* START Input data *

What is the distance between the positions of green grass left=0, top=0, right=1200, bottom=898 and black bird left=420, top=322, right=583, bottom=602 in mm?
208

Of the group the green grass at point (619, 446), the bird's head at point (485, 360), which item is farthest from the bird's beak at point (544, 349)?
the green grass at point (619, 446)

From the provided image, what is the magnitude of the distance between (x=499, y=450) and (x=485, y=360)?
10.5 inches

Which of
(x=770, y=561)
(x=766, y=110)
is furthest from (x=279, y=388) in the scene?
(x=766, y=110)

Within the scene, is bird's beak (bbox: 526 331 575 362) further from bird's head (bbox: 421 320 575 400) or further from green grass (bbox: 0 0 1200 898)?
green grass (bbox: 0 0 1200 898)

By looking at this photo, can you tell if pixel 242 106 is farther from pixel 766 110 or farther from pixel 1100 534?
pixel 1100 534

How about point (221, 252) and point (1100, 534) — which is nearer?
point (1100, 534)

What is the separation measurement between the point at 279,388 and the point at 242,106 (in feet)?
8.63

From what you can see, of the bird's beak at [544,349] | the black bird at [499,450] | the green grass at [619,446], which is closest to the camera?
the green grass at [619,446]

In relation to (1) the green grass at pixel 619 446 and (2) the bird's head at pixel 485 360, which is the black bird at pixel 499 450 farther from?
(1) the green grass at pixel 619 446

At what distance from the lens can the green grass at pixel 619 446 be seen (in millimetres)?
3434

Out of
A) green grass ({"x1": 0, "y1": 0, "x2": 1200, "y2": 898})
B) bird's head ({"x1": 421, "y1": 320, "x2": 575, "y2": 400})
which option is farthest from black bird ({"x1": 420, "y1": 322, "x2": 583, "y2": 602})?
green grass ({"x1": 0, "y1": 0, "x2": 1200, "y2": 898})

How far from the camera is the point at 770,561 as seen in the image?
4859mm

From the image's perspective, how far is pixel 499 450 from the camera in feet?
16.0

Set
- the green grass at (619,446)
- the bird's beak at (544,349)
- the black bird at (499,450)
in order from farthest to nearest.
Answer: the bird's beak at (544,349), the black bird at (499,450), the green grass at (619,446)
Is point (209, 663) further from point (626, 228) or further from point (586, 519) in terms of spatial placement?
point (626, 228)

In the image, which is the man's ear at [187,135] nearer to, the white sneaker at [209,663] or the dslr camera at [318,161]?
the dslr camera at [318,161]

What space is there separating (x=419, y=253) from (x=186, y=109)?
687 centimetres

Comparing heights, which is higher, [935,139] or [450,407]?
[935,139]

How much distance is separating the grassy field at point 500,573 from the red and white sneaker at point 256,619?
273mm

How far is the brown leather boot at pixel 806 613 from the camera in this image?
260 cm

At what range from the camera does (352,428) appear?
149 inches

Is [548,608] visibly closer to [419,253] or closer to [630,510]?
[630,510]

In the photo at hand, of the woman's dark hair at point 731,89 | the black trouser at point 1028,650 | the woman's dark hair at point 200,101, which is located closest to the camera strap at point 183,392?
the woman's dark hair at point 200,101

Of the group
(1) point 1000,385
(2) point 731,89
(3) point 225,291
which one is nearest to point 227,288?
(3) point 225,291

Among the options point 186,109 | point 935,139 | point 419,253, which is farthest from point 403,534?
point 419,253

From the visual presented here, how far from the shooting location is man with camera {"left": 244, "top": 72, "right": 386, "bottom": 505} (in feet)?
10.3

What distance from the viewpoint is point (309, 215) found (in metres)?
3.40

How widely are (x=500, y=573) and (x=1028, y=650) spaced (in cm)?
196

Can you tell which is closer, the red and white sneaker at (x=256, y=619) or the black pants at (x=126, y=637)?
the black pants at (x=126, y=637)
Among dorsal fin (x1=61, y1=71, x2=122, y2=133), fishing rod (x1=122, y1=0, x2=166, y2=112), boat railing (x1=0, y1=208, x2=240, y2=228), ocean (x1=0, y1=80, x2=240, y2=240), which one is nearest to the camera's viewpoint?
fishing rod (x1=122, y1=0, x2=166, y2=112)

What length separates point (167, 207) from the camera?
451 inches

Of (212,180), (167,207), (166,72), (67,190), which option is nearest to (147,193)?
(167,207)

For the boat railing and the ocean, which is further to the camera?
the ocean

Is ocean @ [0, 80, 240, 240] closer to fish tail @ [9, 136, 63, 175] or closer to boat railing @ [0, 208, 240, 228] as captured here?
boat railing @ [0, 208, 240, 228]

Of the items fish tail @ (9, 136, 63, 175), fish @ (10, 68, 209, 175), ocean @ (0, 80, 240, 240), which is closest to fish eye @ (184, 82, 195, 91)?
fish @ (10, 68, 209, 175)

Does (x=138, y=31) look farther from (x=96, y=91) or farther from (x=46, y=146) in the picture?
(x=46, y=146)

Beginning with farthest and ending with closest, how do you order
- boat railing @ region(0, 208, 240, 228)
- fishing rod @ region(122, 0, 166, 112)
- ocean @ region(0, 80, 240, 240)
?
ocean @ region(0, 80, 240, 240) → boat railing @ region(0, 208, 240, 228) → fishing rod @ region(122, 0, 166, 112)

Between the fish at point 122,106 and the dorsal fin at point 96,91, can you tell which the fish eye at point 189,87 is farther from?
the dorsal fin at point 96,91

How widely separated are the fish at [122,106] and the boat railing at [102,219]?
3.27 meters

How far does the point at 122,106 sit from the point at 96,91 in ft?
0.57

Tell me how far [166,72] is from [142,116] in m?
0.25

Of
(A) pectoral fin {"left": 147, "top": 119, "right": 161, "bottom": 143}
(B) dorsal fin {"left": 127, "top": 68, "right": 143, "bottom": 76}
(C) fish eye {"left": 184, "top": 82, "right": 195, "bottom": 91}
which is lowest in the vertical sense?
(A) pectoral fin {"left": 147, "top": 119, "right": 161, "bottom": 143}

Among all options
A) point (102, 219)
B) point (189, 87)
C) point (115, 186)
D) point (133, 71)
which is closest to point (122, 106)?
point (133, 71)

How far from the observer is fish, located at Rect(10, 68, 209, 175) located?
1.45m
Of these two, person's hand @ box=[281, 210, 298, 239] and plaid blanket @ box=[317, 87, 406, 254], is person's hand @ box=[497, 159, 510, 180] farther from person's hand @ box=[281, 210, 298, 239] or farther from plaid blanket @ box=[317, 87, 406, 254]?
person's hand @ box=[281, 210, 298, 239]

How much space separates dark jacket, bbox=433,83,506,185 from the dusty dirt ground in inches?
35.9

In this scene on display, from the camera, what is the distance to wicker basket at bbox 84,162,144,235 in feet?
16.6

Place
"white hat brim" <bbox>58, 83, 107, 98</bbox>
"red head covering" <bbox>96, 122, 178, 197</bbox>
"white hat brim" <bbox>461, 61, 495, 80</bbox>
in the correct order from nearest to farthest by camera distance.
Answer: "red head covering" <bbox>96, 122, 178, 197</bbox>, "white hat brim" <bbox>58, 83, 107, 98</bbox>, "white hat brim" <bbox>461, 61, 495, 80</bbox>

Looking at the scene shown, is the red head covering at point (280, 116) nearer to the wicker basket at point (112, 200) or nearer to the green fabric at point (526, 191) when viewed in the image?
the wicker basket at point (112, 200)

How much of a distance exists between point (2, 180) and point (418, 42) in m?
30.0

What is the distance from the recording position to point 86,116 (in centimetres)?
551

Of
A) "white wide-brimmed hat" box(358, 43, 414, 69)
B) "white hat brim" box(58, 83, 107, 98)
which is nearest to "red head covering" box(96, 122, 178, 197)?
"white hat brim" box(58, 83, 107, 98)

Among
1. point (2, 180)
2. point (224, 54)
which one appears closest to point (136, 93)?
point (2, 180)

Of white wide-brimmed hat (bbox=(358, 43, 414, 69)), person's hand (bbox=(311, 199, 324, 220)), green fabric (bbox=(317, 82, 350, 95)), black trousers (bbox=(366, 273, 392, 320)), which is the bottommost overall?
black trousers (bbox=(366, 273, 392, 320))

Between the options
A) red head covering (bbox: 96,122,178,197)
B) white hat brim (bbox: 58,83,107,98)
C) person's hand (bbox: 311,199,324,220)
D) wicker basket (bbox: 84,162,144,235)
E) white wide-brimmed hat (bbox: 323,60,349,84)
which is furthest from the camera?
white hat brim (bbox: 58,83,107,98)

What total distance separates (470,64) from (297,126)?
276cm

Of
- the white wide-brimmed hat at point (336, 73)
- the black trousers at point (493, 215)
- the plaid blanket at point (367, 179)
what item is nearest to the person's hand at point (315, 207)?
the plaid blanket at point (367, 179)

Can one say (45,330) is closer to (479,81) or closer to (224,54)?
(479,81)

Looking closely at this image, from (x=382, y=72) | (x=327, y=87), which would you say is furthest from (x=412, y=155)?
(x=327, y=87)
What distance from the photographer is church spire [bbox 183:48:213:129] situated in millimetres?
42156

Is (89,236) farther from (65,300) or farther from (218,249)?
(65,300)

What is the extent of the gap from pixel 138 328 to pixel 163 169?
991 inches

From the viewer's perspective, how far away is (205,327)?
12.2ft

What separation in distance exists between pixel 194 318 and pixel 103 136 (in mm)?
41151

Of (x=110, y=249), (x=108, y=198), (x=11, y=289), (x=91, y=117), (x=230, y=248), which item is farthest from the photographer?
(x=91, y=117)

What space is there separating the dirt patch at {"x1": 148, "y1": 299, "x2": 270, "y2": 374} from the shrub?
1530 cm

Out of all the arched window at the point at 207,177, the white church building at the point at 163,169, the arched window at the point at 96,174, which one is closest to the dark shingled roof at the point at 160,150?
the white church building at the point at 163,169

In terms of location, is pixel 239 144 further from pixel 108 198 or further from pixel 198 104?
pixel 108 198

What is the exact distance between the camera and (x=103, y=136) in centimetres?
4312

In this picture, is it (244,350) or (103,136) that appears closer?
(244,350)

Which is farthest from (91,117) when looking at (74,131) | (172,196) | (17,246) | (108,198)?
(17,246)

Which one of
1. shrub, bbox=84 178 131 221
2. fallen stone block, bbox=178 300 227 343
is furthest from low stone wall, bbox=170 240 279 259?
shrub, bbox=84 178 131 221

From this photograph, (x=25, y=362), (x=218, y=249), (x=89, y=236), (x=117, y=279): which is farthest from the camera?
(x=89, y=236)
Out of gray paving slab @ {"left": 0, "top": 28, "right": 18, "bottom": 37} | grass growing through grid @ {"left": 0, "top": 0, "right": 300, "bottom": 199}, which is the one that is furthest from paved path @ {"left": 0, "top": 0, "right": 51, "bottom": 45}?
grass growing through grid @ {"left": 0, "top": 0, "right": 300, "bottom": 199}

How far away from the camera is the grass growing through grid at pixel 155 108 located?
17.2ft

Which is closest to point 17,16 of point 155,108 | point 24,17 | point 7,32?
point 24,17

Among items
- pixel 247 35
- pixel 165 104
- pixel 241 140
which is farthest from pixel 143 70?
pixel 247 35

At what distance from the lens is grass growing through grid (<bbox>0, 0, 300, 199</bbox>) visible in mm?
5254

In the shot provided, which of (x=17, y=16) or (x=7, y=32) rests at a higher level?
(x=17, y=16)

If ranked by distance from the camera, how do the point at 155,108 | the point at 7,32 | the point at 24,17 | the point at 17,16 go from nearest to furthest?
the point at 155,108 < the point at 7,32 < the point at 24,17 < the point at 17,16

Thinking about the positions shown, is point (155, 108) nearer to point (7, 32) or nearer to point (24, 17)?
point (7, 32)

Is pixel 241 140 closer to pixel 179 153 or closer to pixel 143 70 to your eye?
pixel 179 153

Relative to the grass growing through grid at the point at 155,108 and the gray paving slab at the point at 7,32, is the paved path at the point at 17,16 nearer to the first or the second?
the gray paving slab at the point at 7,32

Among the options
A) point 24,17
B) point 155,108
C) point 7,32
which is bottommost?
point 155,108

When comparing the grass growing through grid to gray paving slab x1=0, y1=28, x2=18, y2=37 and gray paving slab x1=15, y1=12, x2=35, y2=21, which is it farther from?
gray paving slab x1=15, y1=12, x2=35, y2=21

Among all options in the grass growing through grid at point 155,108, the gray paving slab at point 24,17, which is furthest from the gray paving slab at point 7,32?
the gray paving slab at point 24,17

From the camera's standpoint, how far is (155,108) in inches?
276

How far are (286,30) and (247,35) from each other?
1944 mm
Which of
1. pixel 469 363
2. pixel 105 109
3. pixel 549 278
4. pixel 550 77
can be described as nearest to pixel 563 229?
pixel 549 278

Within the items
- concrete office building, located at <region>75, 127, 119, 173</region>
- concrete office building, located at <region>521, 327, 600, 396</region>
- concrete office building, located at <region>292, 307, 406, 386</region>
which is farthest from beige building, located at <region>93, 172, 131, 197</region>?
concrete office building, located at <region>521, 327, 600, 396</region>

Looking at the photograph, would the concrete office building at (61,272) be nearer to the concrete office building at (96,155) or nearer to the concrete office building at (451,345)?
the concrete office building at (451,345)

* END Input data *

> Aim of the exercise: Repeat precisely the lines of the data starting at the one containing "When comparing the", last line included.

> Output for this exercise:
When comparing the grass growing through grid to gray paving slab x1=0, y1=28, x2=18, y2=37 and gray paving slab x1=15, y1=12, x2=35, y2=21, which is it farther from?
gray paving slab x1=15, y1=12, x2=35, y2=21

Among all options in the grass growing through grid at point 155,108, the gray paving slab at point 24,17, which is furthest from the gray paving slab at point 7,32?
the gray paving slab at point 24,17

From the camera's standpoint, how far is (155,108) in inches?
276

How far are (286,30) and (247,35) from each other?
1944 mm
Which of
1. pixel 469 363
2. pixel 105 109
3. pixel 549 278
4. pixel 550 77
can be described as nearest to pixel 563 229?
pixel 549 278

Within the items
- concrete office building, located at <region>75, 127, 119, 173</region>
- concrete office building, located at <region>521, 327, 600, 396</region>
- concrete office building, located at <region>292, 307, 406, 386</region>
which is farthest from beige building, located at <region>93, 172, 131, 197</region>?
concrete office building, located at <region>521, 327, 600, 396</region>

Looking at the photograph, would the concrete office building at (61,272) be nearer to the concrete office building at (96,155) or nearer to the concrete office building at (451,345)?
the concrete office building at (451,345)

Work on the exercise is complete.